The measure has Mohave County readying to swallow $2 million in additional costs when Arizona Department of Corrections shifts state prisoners back into county jails, or charges counties a service fee to retain prisoners in state facilities.

During a four-day AACo conference in Scottsdale, about 200 county government officials from Arizona’s 15 counties, and business leaders, gathered to identify and organize a game plan to present to Arizona state legislators. Repealing the inmate cost-shift was the big issue at hand, said one local county government official.

“That has the biggest effect on us,” said Mohave County Supervisor Buster Johnson, R-Dist. 3, on Sunday. “Because of the cost shifting it will affect all departments. In Mohave County, it is $2 million (anticipated costs). We now have to adjust our budget. We’ll have to do more cuts or find $2 million in revenue.”

According to a press release from Johnson’s office, Johnson was elected second-vice chairman to AACo during the conference. And Mohave County Treasurer Melissa Havatone was elected president of Arizona Treasurers Association, which is an AACo affiliate.

Other issues identified for the platform by Arizona county officials include 2012 election measures centering on all-mail ballots and in-full reimbursement of election costs to counties in the collective amount of $5 million to $7 million.

Pressure to implement a declaration to release counties of liability pertaining to inmate suicide, which Johnson said is showing an increasing trend in county jails across the state, also was an issued identified by AACo.

The group also plans to pressure Arizona legislators to address state’s “substantial” cutbacks on mental health services for inmates, Johnson said. The cuts affect availability of medications, therapy and counseling and increase the number of mentally ill inmates within county jails.

Required Board of Health valuation review classes also were nixed by AACo this year with a request to lift the requirement and create training that is at the county level and specific to each county.

Also along the lines of property valuations are AACo proposals pertaining to county assessors to correct errors in county tax rolls and better define regulations to do so, such as a designated time frame.

AACo members also are pushing to better clarify the definition of secondary and primary residence classification linked to new laws that eliminate specific property tax breaks to secondary home property owners in Arizona.
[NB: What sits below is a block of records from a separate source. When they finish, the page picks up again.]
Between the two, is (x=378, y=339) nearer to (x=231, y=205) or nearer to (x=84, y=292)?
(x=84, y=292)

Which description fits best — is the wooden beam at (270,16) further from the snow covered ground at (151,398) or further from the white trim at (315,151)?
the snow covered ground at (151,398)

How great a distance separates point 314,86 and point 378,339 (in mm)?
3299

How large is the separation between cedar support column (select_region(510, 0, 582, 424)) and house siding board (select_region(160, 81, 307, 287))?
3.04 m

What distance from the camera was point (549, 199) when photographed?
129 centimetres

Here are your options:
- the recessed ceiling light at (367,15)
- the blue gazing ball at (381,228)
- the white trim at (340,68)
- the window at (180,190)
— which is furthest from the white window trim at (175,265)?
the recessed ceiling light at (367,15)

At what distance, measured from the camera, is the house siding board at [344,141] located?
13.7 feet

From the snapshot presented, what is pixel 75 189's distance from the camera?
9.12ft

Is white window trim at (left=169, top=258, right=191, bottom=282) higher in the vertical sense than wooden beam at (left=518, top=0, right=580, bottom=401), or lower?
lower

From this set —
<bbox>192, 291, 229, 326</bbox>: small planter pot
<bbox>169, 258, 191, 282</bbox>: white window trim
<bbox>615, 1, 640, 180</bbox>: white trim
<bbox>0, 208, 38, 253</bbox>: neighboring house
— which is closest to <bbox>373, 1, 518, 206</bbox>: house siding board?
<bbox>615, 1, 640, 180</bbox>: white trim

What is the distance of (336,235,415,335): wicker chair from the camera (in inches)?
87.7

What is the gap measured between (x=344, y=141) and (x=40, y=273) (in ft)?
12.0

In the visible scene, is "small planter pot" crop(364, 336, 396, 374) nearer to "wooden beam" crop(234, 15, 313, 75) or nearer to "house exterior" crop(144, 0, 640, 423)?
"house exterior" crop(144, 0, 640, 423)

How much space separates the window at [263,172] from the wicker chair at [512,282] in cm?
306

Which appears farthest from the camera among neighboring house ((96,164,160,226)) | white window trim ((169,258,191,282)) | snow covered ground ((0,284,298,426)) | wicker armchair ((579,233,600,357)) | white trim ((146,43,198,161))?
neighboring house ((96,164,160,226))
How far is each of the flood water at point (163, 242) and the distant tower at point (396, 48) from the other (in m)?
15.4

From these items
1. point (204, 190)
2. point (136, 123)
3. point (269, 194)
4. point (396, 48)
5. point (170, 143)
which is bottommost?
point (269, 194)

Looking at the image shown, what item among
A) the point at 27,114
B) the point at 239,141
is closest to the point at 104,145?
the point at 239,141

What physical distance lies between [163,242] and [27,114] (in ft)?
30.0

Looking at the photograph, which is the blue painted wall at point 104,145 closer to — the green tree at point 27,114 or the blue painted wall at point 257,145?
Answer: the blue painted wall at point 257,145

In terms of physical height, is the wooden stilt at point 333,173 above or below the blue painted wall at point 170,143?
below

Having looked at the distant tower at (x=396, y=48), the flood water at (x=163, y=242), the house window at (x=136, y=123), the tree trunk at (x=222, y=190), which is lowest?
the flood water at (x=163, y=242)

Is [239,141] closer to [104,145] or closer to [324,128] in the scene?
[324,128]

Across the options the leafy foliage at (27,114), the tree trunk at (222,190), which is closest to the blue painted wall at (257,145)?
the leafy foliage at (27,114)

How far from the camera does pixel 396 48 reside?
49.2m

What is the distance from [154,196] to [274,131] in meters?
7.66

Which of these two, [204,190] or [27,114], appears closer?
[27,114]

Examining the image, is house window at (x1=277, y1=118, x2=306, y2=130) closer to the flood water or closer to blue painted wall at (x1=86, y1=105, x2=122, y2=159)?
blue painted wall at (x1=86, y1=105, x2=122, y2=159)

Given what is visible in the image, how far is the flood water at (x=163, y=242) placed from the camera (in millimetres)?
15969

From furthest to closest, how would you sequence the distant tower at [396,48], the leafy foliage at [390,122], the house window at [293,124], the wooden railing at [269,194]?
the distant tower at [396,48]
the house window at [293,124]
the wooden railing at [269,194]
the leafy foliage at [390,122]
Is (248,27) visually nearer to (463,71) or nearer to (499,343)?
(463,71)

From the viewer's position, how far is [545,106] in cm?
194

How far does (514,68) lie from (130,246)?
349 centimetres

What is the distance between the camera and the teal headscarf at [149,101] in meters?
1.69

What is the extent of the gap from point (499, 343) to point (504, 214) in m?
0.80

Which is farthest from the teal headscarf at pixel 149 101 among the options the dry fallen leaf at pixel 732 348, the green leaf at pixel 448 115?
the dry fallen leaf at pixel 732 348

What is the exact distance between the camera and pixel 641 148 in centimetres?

The notification process involved with the new law and procedures to remedy incorrect property classifications.

You may contact the reporter at


"The most responsible way to reduce liability costs for jail suicides is the implement evidence-based programs and procedures for working with high-risk prisoners...not to try to be excused from responsibility for them altogether. Especially in Arizona, where we push our seriously mentally ill citizens behind bars at 9x the rate we hospitalize them, our county jails have a high burden of responsibility to keep them safe. If you don't want to pay for incarcerating them dying in your care, then support diversion programs and sentencing reforms for the mentally ill."